TASK BRIEF - Transcribe the records exactly. Pictures do not belong in the transcription.

(Phrase grounding data)

^^^^^^^^^^^^^^^^

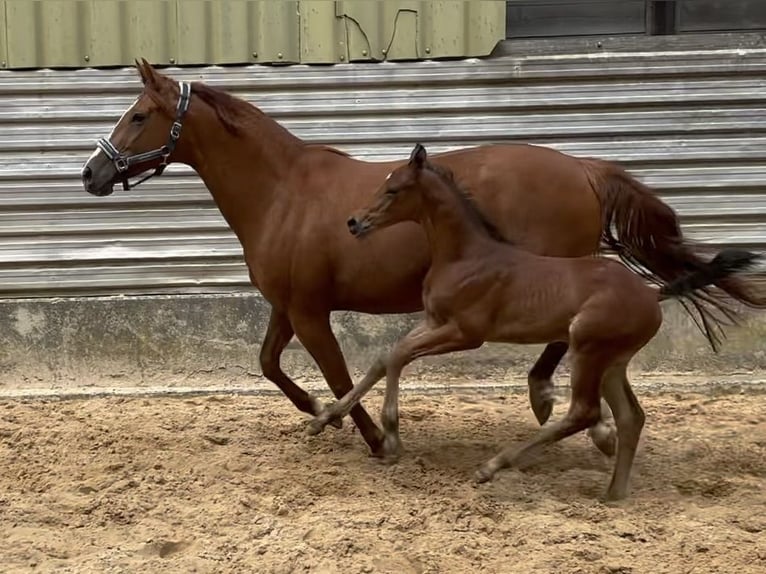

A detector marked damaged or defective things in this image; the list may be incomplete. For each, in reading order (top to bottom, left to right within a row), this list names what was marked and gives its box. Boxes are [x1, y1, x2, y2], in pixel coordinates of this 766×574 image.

rusty metal siding [0, 1, 508, 69]
rusty metal siding [0, 46, 764, 296]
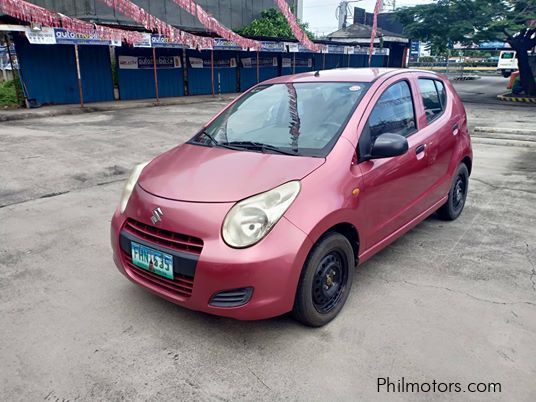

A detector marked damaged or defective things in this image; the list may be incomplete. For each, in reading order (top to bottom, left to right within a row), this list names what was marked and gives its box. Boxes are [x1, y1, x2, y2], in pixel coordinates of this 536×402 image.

cracked concrete ground [1, 93, 536, 398]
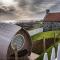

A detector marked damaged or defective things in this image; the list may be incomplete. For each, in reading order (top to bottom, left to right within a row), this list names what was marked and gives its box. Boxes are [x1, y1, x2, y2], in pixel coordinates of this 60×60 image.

rusty metal [0, 23, 31, 60]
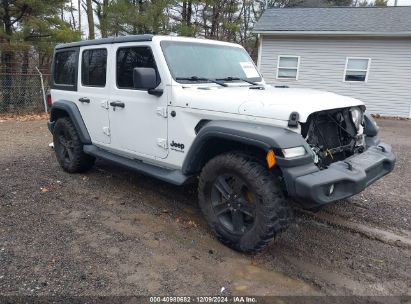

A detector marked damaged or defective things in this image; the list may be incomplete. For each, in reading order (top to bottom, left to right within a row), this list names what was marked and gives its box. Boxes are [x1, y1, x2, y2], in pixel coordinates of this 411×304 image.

crumpled hood [180, 84, 364, 122]
damaged front end [300, 106, 368, 169]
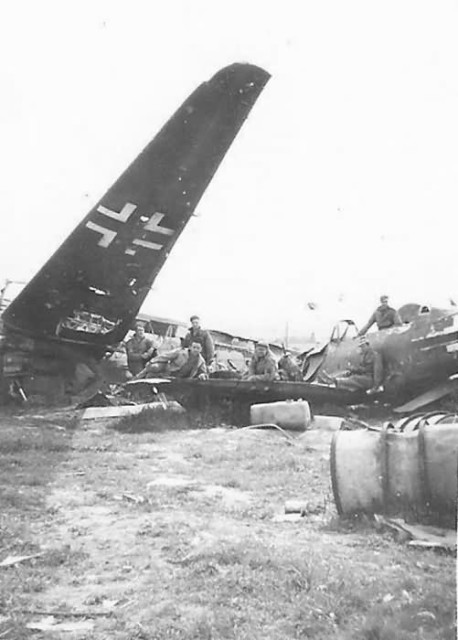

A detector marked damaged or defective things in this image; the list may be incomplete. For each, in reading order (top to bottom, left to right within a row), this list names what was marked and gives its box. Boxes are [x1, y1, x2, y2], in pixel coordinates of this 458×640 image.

rusty barrel [330, 422, 456, 524]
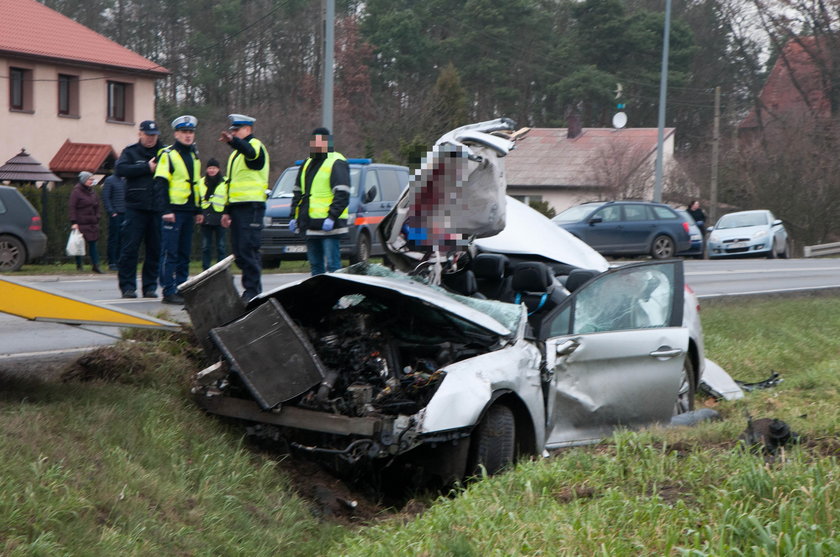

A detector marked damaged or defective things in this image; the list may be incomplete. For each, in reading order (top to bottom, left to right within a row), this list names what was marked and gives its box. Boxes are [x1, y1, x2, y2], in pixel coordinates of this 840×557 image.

shattered windshield [338, 262, 520, 332]
severely damaged car [182, 119, 696, 480]
broken car door [540, 260, 684, 448]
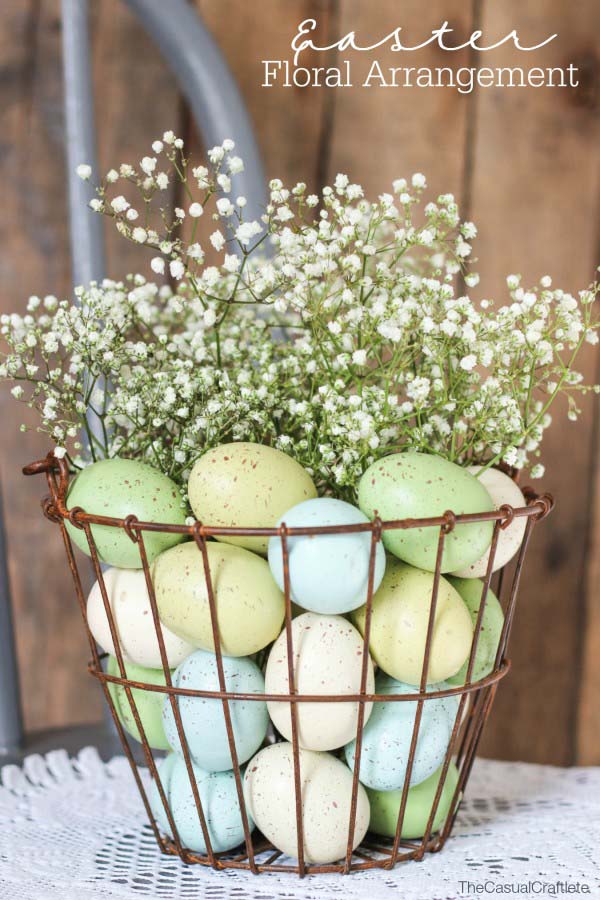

^^^^^^^^^^^^^^^^

THE ANSWER -
A detector marked damaged or defective things in this image; the list may be incomplete. For each, in reading order (top to bottom, left to right within a row), this list names what was marked and gives its box. Boxes are [x1, y1, x2, y2], in pixel coordinates of this 766×574 image.

rusty metal siding [0, 1, 508, 69]
rusty metal siding [0, 46, 764, 296]

A detector marked damaged or defective things in this image; the list may be incomplete. For each, in reading order (top to bottom, left to right within a row), this list names what was marked and gives its box. Boxes are [x1, y1, x2, y2], in pixel coordinates of this 536×402 image.

cracked concrete ground [1, 93, 536, 398]

A detector marked damaged or defective things in this image; the list may be incomplete. For each, in reading order (top to bottom, left to right within a row), this list names what was marked and gives its box. Boxes are [x1, y1, x2, y2], in pixel coordinates of this 60×60 image.

rusty metal [0, 23, 31, 60]

A detector marked damaged or defective things in this image; the list may be incomplete. For each, in reading order (top to bottom, left to right within a row), this list names what was marked and gives its box. Boxes are [x1, y1, x2, y2], in pixel coordinates of this 411×304 image.

crumpled hood [180, 84, 364, 122]
damaged front end [300, 106, 368, 169]

A detector marked damaged or defective things in this image; the list may be incomplete. For each, in reading order (top to bottom, left to right within a row), this list names what was marked and gives its box. Boxes are [x1, y1, x2, y2], in pixel coordinates of this 458×640 image.

rusty barrel [330, 422, 456, 524]

A detector marked damaged or defective things in this image; the list may be incomplete. For each, in reading order (top to bottom, left to right within a row), this list names what was marked and gives its box. Boxes are [x1, y1, x2, y2], in pixel coordinates of this 840×557 image.

shattered windshield [338, 262, 520, 332]
severely damaged car [182, 119, 696, 480]
broken car door [540, 260, 684, 448]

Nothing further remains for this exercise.